COREFERENCE
Massimo Poesio

1  CODING PURPOSE

In this chapter we present the coding schemes for coreference in dialogues supported in the MATE project.

1.1 What is 'coreference'?

The term `coreference annotation' is used in an informal way in corpus work to indicate both the annotation of (generalized) anaphoric information and of information about reference proper. We use the term Anaphoric Relation to indicate the relation between two textual elements that denote the same object; the subsequent mention of an entity already introduced is often marked by means of a particular type of noun phrase (NP) called an anaphoric expressions. Annotating corpora with information about such relations between elements of a text is useful both from a linguistic point of view and for applications such as information extraction. A typical example of anaphoric expression are pronouns such as he in the text

John arrived. He looked tired.

In the preferred reading of this text, the pronoun he is a sort of `abbreviated mention' of the individual 'John' which is denoted by the expression John. Following the terminology introduced by Sidner (1979) we will say that in the example just discussed the pronoun he co-specifies with the proper name John, and we will call John the antecedent of the pronoun. We will also say that two strings co-refer when they point to the same entity in the world. In the example above, the pronoun he and the proper name John both co-specify and co-refer; more in general, two expressions may co-specify without co-referring, as we will see below.

The notion of anaphora just introduced is often generalized to relations other than identity. So-called bridging references (Clark, 1977) are expressions that denote objects only related to the denotation of their antecedent by (shared) generic knowledge. An example is the indicators in:

John has bought a new car. The indicators use the latest laser technology.
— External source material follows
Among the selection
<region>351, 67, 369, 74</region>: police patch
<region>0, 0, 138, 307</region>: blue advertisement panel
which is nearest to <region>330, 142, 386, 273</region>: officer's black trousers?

We are able to interpret the description the indicators because we know that indicators are a part of cars, and a car was mentioned in the first sentence. Some of the relations that may hold between a bridging reference and its antecedent include part-whole as in the example just seen, and element-set (as in The Italian team didn't play well yesterday until the centre-forward was replaced in the 30th minute). A bridging reference may also refer to the object filling a role in an event, whether implicitly or explicitly introduced, e.g. A young woman was attacked earlier this evening on Town Moor. The assailant was chased by a member of the public, but managed to escape. (A detailed survey of alternative classifications of bridging descriptions proposed in the literature can be found in Vieira (1998).)

Another example of expression which has an 'antecedent', but whose relation with the antecedent is not of identity, is the expression one in Wendy prefers the red T-shirt to the yellow one. In this case, we are talking about two distinct T-shirts, of different colours. The expression one thus denotes something like an object type rather than an object token. Pronouns can enter in the same type of semantic relation with their antecedents, albeit more rarely: the classical example of this are sentences such as The man who gave his paycheque to his wife was wiser than the man who gave it to his mistress, which give this kind of pronouns the name paycheck pronouns. Yet another example of indirect relation between an anaphoric expression and its antecedent are bound pronouns (Partee, 1972). In Nobody likes to lose his job, the pronoun his does not `refer' to the same object as its antecedent, the quantifier nobody (which does not refer to anything); this anaphoric expression is best seen as playing the role of a variable in first order logic.

So far, we have seen examples of anaphoric expressions which refer back to an object introduced in the text, or are somehow related to it (as in the case of bridging references). However, for some applications (especially multimedia ones) it is also useful to mark the cases in which an expression in the text refers to an object that has not been mentioned before, but is 'accessible' because it is part of the visible situation: these expressions are called deictics or also indexicals. An example of indexical expression in a real life conversation is the salt in an utterance of the sentence pass me the salt, please in a context in which the salt hasn't been mentioned before. The MapTask corpus collected at HCRC contains a number of references to so-called 'landmarks' - objects on a map that the participants in a conversation look at while doing the task - which are also deictic in this sense, as are the references to objects on the screen in the GOCAD corpus from LORIA.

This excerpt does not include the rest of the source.